Und Jamaika? Das könnte passieren, wenn es auch für Schwarz-Grün nicht reicht. Dann hätte die FDP die Wahl zwischen der Ampelkoalition und der Jamaika-Koalition. Dass die Liberalen lieber mit der CDU regieren, ist kein Geheimnis – also wäre Schwarz-Grün-Gelb dann wahrscheinlicher. Aber am Ende ist alles eine Frage des Verhandlungsgeschicks. Also ist fast alles möglich – außer ein Bündnis mit der AfD oder eine Große Koalition. Bevor es sie gibt, erkennen die Berliner, dass es im Ruhrgebiet eine bessere Currywurst gibt.

Wie lief der Wahlkampf?

Manche sprachen von einer Schlammschlacht – es ging um die Mallorca-Affäre. Umweltministerin Ursula Heinen-Esser flog kurz nach der Flutkatastrophe im vergangenen Jahr nach Mallorca. Das löste Empörung aus und führte zu ihrem Rücktritt. Die SPD erntete Kritik, weil der Instagram-Account eines Bundestagsabgeordneten versucht haben soll, die Tochter des Ministers auszuspionieren. Zwischendurch wurde auch das Thema Waffenlieferungen an die Ukraine heiß diskutiert. Alles in allem versuchten Wüst und Kuchaty fair zu bleiben. Beim TV-Duell im WDR am Donnerstagabend schenkte der SPD-Mann dem Kontrahenten sogar ein Hörspiel für seine kleine Tochter.

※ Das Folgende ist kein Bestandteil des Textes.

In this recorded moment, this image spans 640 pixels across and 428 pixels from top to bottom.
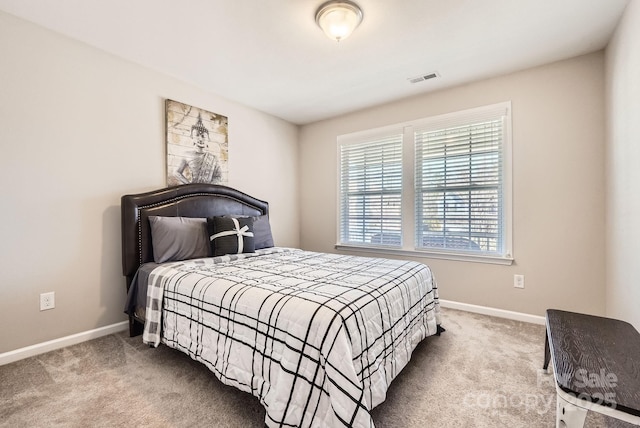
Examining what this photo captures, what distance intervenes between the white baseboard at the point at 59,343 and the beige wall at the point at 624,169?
386cm

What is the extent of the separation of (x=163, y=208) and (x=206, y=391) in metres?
1.67

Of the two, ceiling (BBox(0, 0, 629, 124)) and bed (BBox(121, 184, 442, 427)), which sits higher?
ceiling (BBox(0, 0, 629, 124))

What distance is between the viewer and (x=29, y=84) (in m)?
2.12

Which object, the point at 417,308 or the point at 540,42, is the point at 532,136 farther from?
the point at 417,308

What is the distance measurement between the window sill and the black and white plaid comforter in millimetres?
1022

Was bedeutet das für die Berliner Politik?

Spannend ist die Wahl auch für alle, die nicht in NRW leben. Denn egal wie es ausgeht, wenn es dort neue Mehrheiten gibt, sendet das ein Signal an die Bundesregierung. Während die CDU im Saarland über ihre Niederlage schmunzeln konnte und die SPD in Schleswig-Holstein das miserable Ergebnis einfach hinnehmen musste, wird es im Westen schwieriger. Wegen einer SPD-Niederlage in Nordrhein-Westfalen forderte Bundeskanzler Gerhard Schröder einst Bundestagsneuwahlen, die zur Großen Koalition unter Angela Merkel führten.

Nun ist die Wahl ein wichtiger Stimmungstest für die Ampel, aber auch für die Union. Ein Erfolg in Nordrhein-Westfalen würde Bundeskanzler Olaf Scholz Rückenwind verleihen – auch weil es im Wahlkampf um den Krieg in der Ukraine ging. Ein Sieg wäre auch eine Bestätigung seiner eher vorsichtigen Politik. Gleiches gilt für die Union auf Bundesebene. Friedrich Merz ist erst seit Ende vergangenen Jahres Vorsitzender der CDU und seit Anfang des Jahres auch Vorsitzender der Fraktion der Union. Wenn die Christdemokraten NRW verteidigen, hätten sie nach dem Erfolg von Daniel Günther einen Run im Norden.